Texto dado:
Cortázar y Toscanini
Arturo Toscanini regresó al Teatro Colón de Buenos Aires, en junio de 1941, para dirigir su Orquesta Estable. El director italiano, que había sido un asiduo en las temporadas operísticas porteñas, a comienzos de siglo, no había vuelto a dirigir ese conjunto desde 1912. Veintiocho años después, en julio de 1940, Toscanini pasó por el Colón, como parte de una gira con la Orquesta de la NBC por Brasil, Argentina y Uruguay. Escuchó, entonces, una retransmisión radiofónica de Il Trovatore, de Verdi, bajo la dirección de Fritz Busch. Y quedó gratamente impresionado por la calidad de la Orquesta Estable del teatro argentino. Firmó un contrato para dirigir siete conciertos la temporada siguiente, con dos programas diferentes, centrados en la Novena sinfonía, de Beethoven, y el Réquiem, de Verdi, que marcaron sus últimas actuaciones en Sudamérica.
Para la ocasión, Toscanini solicitó recambios puntuales que trajo de su Orquesta de la NBC. Pretendía mejorar la sección de viento, con dos trompas y dos trombones, pero también con una trompeta y un fagot. Exigió, además, que se contratase a Friedelind (“Mausi”) Wagner, nieta del compositor, para cantar en el Coro Estable del Colón. Se trataba de una joven de 21 años, que había renegado de su familia, y que huyó a Suiza, en 1939, tras el estallido de la guerra, con intención de emigrar a Estados Unidos. Toscanini la conoció en Lucerna, ese mismo año, y la acogió como su protegida. No sólo sufragó todos sus gastos, tanto en Suiza e Inglaterra como en Argentina, sino que consiguió para ella un visado que le permitió instalarse en Nueva York; incluso, el director, de 74 años, mantuvo un breve romance con ella, tras sus conciertos en el teatro argentino, según insinúa Harvey Sachs en su reciente biografía, pero todo derivó en una afectuosa relación paternofilial.

Tarea planteada a:
Responde con datos del texto sobre Toscanini y el Teatro Colón:
(i) ¿En qué mes y año volvió Toscanini al Teatro Colón para dirigir su Orquesta Estable?
(ii) ¿Qué ópera de Verdi escuchó Toscanini en una retransmisión radiofónica dirigida por Fritz Busch?
(iii) ¿Qué edad tenía Friedelind Wagner cuando Toscanini pidió que se la contratase para el Coro Estable del Colón?

Información mostrada:
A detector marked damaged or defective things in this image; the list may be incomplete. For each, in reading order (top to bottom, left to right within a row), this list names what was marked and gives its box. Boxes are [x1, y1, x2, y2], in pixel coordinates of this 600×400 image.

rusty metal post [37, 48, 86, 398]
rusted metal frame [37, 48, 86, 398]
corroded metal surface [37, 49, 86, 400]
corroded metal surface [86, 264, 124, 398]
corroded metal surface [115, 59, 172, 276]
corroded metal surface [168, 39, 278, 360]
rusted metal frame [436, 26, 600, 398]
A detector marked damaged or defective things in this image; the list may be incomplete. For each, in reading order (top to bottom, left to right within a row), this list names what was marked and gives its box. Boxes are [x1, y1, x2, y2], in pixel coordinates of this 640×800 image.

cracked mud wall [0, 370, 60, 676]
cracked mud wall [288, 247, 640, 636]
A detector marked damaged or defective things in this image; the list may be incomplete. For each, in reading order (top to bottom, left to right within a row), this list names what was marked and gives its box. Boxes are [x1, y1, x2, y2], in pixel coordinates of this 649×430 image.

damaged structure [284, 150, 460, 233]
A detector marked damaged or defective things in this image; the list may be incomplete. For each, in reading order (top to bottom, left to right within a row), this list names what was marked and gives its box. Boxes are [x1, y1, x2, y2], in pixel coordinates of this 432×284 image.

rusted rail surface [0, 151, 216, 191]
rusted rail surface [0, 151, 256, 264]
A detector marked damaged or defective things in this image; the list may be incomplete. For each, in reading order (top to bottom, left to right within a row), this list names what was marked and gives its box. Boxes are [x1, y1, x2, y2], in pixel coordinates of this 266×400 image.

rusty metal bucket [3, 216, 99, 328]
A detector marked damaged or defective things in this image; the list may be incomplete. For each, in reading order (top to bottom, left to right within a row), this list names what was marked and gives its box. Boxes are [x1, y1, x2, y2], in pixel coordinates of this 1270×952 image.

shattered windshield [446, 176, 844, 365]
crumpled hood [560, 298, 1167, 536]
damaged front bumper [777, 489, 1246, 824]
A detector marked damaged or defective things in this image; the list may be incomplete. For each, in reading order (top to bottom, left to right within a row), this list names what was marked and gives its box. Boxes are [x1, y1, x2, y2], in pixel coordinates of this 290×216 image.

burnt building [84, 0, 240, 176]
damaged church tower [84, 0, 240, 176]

Tarea planteada b:
Vuelve a escribir, sin cambio alguno, las líneas de los registros desde la que contiene "this 290×216 image." hasta el final de los registros, ambos extremos incluidos.

Respuesta correcta a:
(i) En junio de 1941.
(ii) Il Trovatore.
(iii) 21 años.

Respuesta correcta b:
A detector marked damaged or defective things in this image; the list may be incomplete. For each, in reading order (top to bottom, left to right within a row), this list names what was marked and gives its box. Boxes are [x1, y1, x2, y2], in pixel coordinates of this 290×216 image.

burnt building [84, 0, 240, 176]
damaged church tower [84, 0, 240, 176]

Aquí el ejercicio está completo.